Ce qui importe, c'est un examen honnête des problèmes structurels de la Chine. Un pays où le chômage des jeunes dépasse parfois 21 %, où le marché immobilier est en crise depuis des années, où la consommation intérieure est structurellement faible et où les investissements directs étrangers sont en baisse depuis trois années consécutives, ne constitue pas un modèle à copier sans discernement, quelles que soient les performances impressionnantes de sa croissance du PIB.

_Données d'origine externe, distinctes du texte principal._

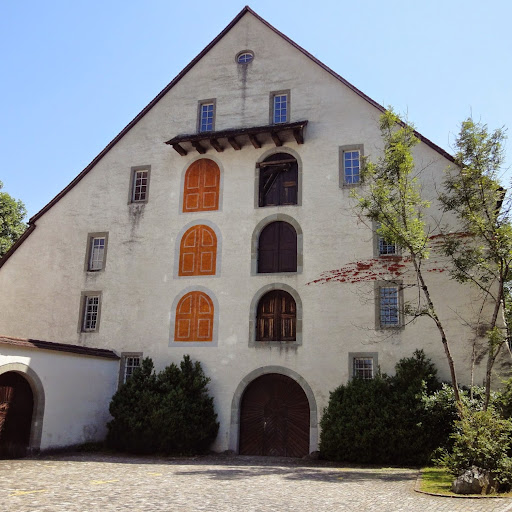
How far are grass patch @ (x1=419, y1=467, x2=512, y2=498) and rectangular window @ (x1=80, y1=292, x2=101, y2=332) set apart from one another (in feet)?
40.3

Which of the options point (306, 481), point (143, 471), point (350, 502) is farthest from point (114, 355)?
point (350, 502)

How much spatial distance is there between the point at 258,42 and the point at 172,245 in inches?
334

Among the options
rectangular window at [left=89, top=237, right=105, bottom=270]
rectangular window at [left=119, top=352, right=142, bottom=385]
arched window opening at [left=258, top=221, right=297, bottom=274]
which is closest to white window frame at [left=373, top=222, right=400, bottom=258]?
arched window opening at [left=258, top=221, right=297, bottom=274]

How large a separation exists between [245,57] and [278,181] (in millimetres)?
5321

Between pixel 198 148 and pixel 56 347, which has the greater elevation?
pixel 198 148

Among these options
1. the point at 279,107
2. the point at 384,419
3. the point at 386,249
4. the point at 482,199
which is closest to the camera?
the point at 482,199

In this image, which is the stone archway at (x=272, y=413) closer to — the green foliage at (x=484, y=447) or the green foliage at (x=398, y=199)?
the green foliage at (x=398, y=199)

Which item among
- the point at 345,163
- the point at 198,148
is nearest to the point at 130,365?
the point at 198,148

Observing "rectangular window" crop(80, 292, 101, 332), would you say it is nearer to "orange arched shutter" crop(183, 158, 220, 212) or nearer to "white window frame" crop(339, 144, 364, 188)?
"orange arched shutter" crop(183, 158, 220, 212)

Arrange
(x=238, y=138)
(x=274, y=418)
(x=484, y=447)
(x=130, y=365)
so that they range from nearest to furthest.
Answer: (x=484, y=447) → (x=274, y=418) → (x=130, y=365) → (x=238, y=138)

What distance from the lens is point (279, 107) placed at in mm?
21031

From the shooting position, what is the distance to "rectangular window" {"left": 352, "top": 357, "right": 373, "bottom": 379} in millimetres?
17734

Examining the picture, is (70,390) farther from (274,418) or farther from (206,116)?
(206,116)

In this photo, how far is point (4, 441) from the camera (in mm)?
15805
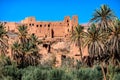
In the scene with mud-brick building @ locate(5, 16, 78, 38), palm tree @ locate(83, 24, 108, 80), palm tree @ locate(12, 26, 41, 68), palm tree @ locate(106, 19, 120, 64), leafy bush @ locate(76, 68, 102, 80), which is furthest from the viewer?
mud-brick building @ locate(5, 16, 78, 38)

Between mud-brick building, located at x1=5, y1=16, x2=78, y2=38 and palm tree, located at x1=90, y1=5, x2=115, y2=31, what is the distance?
4365cm

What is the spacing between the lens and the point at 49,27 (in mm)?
102250

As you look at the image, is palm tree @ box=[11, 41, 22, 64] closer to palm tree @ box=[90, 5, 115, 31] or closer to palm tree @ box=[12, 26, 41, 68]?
palm tree @ box=[12, 26, 41, 68]

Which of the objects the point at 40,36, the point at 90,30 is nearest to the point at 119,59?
the point at 90,30

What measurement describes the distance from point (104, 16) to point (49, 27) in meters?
47.3

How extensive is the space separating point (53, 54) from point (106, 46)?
28.0 metres

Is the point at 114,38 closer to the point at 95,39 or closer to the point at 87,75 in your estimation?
the point at 95,39

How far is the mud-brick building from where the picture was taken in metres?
101

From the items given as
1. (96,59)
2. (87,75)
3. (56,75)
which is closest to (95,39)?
(87,75)

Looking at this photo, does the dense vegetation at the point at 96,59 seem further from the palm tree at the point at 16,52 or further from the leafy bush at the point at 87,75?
the palm tree at the point at 16,52

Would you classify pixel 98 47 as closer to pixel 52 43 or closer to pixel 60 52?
pixel 60 52

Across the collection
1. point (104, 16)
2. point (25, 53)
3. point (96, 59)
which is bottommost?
point (96, 59)

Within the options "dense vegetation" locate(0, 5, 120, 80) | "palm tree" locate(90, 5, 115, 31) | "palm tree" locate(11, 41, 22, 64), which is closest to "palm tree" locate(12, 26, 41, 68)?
"palm tree" locate(11, 41, 22, 64)

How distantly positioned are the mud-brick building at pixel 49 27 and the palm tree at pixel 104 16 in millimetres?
43652
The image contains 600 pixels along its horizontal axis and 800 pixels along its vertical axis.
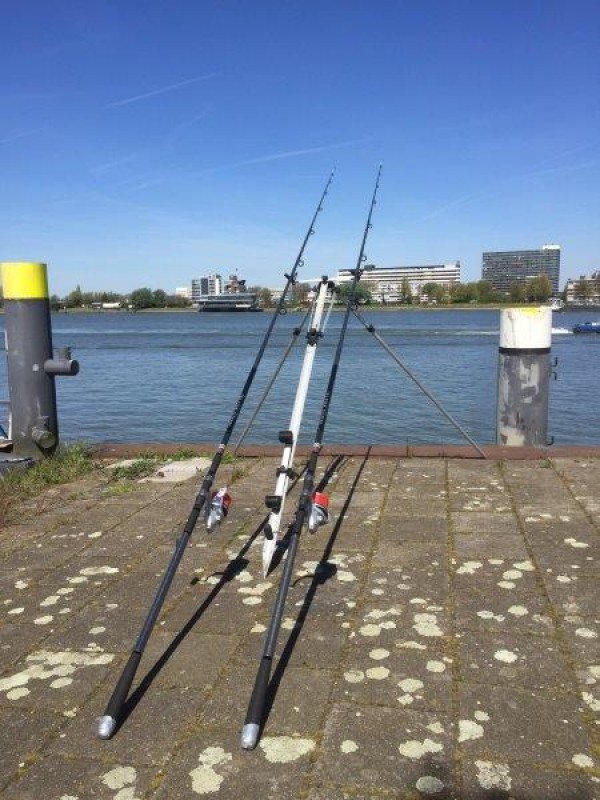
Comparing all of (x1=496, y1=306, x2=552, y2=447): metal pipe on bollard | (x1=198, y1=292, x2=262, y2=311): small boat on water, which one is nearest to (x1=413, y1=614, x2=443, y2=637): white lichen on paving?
(x1=496, y1=306, x2=552, y2=447): metal pipe on bollard

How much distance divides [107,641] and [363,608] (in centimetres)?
140

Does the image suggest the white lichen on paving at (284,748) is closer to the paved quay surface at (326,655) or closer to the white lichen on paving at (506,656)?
the paved quay surface at (326,655)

Quel système voulons-nous ?
Derrière le refrain superficiel « la Chine fait mieux », se cache une véritable question normative et systémique : qu’attendons-nous, en tant que société, de notre système économique ? Voulons-nous une croissance maximale dans les secteurs politiquement prioritaires – avec tous les coûts institutionnels que cela implique ? Ou bien aspirons-nous à un système qui consacre la liberté individuelle, la sécurité juridique, le contrôle démocratique et une prospérité durable pour une large part de la population comme valeurs fondamentales ?
L'économie sociale de marché n'est pas un système parfait. Elle peut être trop lente, trop bureaucratique et trop frileuse face au risque – et ces faiblesses sont actuellement liées en Allemagne à un retard considérable dans les réformes, engendrant des coûts économiques réels. Mais c'est un système qui intègre les enseignements tirés de décennies d'expérience économique et de deux expériences totalitaires. Les économies planifiées n'échouent pas, en fin de compte, parce que ceux qui les organisent sont incompétents ou mal intentionnés. Elles échouent parce qu'aucun planificateur central ne peut agréger et traiter efficacement l'information provenant des millions d'acteurs économiques – et parce que le mécanisme qui assure cette coordination dans les économies de marché est le prix, qui échappe au contrôle de l'État.
Le modèle hybride chinois résiste à cette logique car il repose en grande partie sur les mécanismes du marché et recourt à la planification étatique pour définir les priorités stratégiques. Mais il en paie le prix : une mauvaise allocation croissante des capitaux, une baisse de la confiance des investisseurs et des tensions sociales qui demeurent dissimulées derrière les façades fastueuses de ses villes côtières.
Quiconque affirme que l'Allemagne doit devenir comme la Chine devrait au moins avoir l'honnêteté de préciser ce qu'il est prêt à payer en échange : sécurité juridique, codécision, indépendance de la justice, liberté d'expression et droit à la dissidence. Ce n'est que lorsque ce projet de loi est sur la table que la comparaison est intellectuellement honnête. Tout autre raisonnement relève d'une pensée partisane et idéologiquement commode, de part et d'autre du débat.